Foreign Minister Mevlüt Çavuşoğlu late Tuesday held a phone call with his Azerbaijani counterpart Jeyhun Bayramov. During the meeting, the two ministers evaluated the latest developments amid the ongoing clashes between Azerbaijan and Armenia over the territorial disputes in the Armenian-occupied Nagorno-Karabakh region.
The clashes began on Sept. 27 when Armenian forces targeted civilian Azerbaijani settlements and military positions in the region, leading to casualties.
Relations between the two former Soviet republics have been tense since 1991 when the Armenian military occupied Nagorno-Karabakh.
Twenty percent of Azerbaijan's territory has remained under illegal Armenian occupation for around three decades.

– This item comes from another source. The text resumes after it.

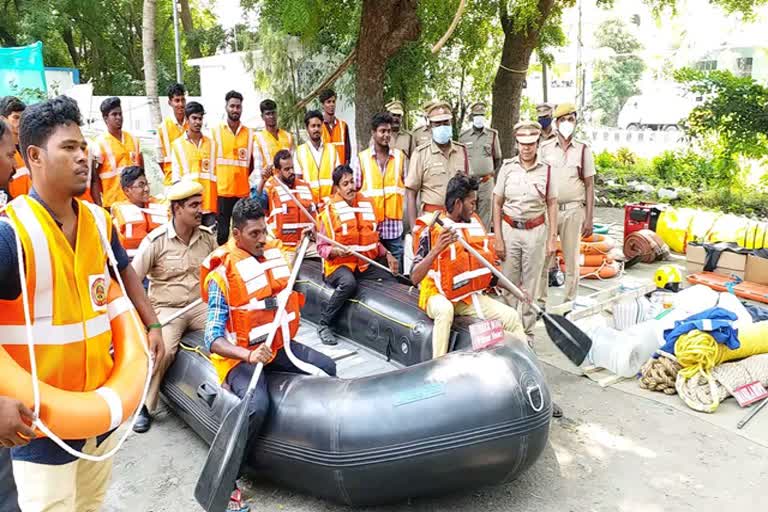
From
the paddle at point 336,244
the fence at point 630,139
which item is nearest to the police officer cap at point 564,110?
the paddle at point 336,244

Following meetings in Moscow on Oct. 10, Azerbaijan and Armenia agreed on a humanitarian cease-fire so that conflicting sides could retrieve bodies left on the battlefield in Nagorno-Karabakh and hold prisoners' exchange.

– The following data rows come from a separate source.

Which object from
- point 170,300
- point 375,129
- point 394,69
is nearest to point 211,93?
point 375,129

However, Armenian forces launched a missile strike on Azerbaijan's second-largest city, Ganja – despite the region being outside the frontline zone – leaving at least 10 people dead and 35 others wounded, including women and children.
Multiple U.N. resolutions, as well as many international organizations, demand the withdrawal of the occupying forces.

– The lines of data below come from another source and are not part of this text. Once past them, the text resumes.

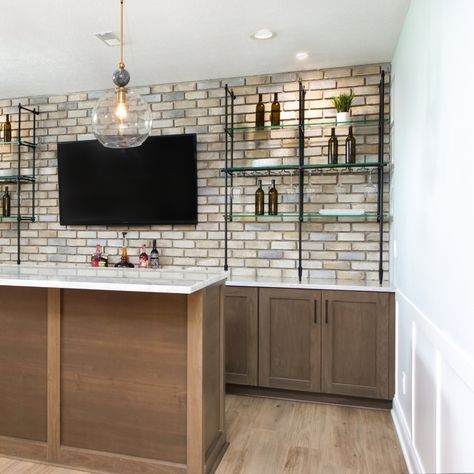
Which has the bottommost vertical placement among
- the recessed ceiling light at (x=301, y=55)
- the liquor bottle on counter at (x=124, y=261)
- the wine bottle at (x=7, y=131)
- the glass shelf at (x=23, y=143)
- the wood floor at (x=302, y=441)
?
the wood floor at (x=302, y=441)

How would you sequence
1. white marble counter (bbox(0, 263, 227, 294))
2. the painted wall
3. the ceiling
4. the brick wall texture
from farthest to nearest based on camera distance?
the brick wall texture, the ceiling, white marble counter (bbox(0, 263, 227, 294)), the painted wall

Minsk Group, set up by the Organization for Security and Co-operation in Europe (OSCE) – co-chaired by France, Russia, and the U.S. – was formed in 1992 to find a peaceful solution to the conflict, but to no avail. A cease-fire, however, was agreed to in 1994.
Many world powers, including Russia, France, and the U.S., have urged a new cease-fire. Turkey, meanwhile, has supported Baku's right to self-defense and demanded the withdrawal of Armenia's occupying forces.